Iterative pruning PCA improves resolution of highly structured populations.

机构信息

BIOTEC 113 Thailand Science Park, Paholyothin Road, Klong 1, Klong Luang, Pathumtani 12120, Thailand.

出版信息

BMC Bioinformatics. 2009 Nov 23;10:382. doi: 10.1186/1471-2105-10-382.

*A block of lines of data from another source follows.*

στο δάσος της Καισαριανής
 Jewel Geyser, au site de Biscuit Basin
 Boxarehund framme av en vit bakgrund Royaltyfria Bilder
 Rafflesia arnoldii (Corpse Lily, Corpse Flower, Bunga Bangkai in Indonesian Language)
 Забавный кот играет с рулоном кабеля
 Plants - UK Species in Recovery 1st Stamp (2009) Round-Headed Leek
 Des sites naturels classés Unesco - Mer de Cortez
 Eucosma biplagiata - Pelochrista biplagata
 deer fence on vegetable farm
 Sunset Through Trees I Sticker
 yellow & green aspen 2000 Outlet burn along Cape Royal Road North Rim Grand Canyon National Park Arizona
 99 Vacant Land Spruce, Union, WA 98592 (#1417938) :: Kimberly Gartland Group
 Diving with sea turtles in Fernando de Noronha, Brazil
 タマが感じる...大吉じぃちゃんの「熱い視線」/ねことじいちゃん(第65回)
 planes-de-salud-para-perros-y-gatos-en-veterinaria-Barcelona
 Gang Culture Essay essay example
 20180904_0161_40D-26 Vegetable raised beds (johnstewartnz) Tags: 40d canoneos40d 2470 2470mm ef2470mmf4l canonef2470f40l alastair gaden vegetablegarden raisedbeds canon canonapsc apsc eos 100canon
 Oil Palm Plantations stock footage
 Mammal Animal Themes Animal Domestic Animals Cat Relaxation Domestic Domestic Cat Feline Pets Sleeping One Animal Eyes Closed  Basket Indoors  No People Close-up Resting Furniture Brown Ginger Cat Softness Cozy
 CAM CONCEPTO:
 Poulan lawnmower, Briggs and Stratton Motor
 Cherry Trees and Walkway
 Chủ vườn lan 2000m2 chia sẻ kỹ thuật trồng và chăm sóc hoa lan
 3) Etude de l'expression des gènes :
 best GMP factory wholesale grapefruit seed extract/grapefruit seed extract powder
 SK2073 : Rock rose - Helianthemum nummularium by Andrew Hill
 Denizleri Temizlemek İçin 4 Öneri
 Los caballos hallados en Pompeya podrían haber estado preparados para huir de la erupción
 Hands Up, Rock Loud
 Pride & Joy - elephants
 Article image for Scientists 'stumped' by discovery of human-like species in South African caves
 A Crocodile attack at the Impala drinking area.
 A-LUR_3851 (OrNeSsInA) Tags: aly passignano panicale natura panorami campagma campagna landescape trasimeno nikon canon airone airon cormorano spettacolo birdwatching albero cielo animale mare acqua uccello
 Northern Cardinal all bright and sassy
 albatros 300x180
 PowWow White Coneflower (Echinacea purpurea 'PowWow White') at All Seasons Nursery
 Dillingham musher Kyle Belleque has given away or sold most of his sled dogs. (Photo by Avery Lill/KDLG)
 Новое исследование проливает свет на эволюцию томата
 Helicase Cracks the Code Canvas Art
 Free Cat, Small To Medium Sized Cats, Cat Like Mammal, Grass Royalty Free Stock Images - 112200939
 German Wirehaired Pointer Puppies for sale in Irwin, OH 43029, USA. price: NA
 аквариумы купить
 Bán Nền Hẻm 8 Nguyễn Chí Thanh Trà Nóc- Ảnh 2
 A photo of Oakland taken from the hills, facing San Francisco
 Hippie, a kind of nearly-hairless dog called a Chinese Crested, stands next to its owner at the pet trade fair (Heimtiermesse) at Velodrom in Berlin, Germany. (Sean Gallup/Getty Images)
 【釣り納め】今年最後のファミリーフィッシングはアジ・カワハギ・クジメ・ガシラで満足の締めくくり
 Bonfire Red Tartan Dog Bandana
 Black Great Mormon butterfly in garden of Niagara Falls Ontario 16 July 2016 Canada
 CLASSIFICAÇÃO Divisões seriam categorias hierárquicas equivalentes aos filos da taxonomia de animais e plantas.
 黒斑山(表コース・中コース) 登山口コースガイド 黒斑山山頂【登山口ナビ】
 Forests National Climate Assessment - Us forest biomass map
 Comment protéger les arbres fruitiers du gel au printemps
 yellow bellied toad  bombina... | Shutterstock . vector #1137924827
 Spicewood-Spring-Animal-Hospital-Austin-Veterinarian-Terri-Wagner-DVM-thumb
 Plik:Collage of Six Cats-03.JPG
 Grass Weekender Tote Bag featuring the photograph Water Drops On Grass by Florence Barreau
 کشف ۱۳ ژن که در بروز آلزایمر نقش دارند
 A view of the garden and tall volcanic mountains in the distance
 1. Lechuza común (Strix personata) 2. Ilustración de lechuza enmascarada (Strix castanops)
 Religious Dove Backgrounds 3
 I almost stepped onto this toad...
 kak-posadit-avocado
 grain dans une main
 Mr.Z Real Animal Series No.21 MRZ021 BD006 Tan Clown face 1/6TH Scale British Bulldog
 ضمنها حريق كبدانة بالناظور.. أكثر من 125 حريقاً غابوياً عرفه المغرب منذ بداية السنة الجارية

DOI:10.1186/1471-2105-10-382
PMID:19930644
原文链接:https://pmc.ncbi.nlm.nih.gov/articles/PMC2790469/
Abstract

BACKGROUND

Non-random patterns of genetic variation exist among individuals in a population owing to a variety of evolutionary factors. Therefore, populations are structured into genetically distinct subpopulations. As genotypic datasets become ever larger, it is increasingly difficult to correctly estimate the number of subpopulations and assign individuals to them. The computationally efficient non-parametric, chiefly Principal Components Analysis (PCA)-based methods are thus becoming increasingly relied upon for population structure analysis. Current PCA-based methods can accurately detect structure; however, the accuracy in resolving subpopulations and assigning individuals to them is wanting. When subpopulations are closely related to one another, they overlap in PCA space and appear as a conglomerate. This problem is exacerbated when some subpopulations in the dataset are genetically far removed from others. We propose a novel PCA-based framework which addresses this shortcoming.

RESULTS

A novel population structure analysis algorithm called iterative pruning PCA (ipPCA) was developed which assigns individuals to subpopulations and infers the total number of subpopulations present. Genotypic data from simulated and real population datasets with different degrees of structure were analyzed. For datasets with simple structures, the subpopulation assignments of individuals made by ipPCA were largely consistent with the STRUCTURE, BAPS and AWclust algorithms. On the other hand, highly structured populations containing many closely related subpopulations could be accurately resolved only by ipPCA, and not by other methods.

CONCLUSION

The algorithm is computationally efficient and not constrained by the dataset complexity. This systematic subpopulation assignment approach removes the need for prior population labels, which could be advantageous when cryptic stratification is encountered in datasets containing individuals otherwise assumed to belong to a homogenous population.

摘要

背景

由于各种进化因素的影响,人群中的个体存在非随机的遗传变异模式。因此,种群被构建成具有遗传差异的亚种群。随着基因型数据集变得越来越大,正确估计亚种群的数量并将个体分配到它们中变得越来越困难。因此,计算效率高的非参数、主要基于主成分分析(PCA)的方法越来越多地被用于种群结构分析。目前基于 PCA 的方法可以准确地检测结构;然而,在解析亚种群和将个体分配给它们方面的准确性还有待提高。当亚种群彼此密切相关时,它们在 PCA 空间中重叠,呈现出一种聚集体。当数据集中的一些亚种群在遗传上与其他亚种群相距甚远时,这个问题会更加严重。我们提出了一种新的基于 PCA 的框架来解决这个问题。

结果

我们开发了一种新的基于 PCA 的群体结构分析算法,称为迭代修剪 PCA(ipPCA),它可以将个体分配到亚种群中,并推断出存在的亚种群总数。分析了具有不同结构程度的模拟和真实群体数据集的基因型数据。对于具有简单结构的数据集,ipPCA 对个体的亚群分配与 STRUCTURE、BAPS 和 AWclust 算法基本一致。另一方面,高度结构化的种群包含许多密切相关的亚种群,只有 ipPCA 才能准确解析,而其他方法则不行。

结论

该算法计算效率高,不受数据集复杂性的限制。这种系统的亚群分配方法不需要事先的群体标签,当在包含被认为属于同质群体的个体的数据集遇到隐分层时,这可能是有利的。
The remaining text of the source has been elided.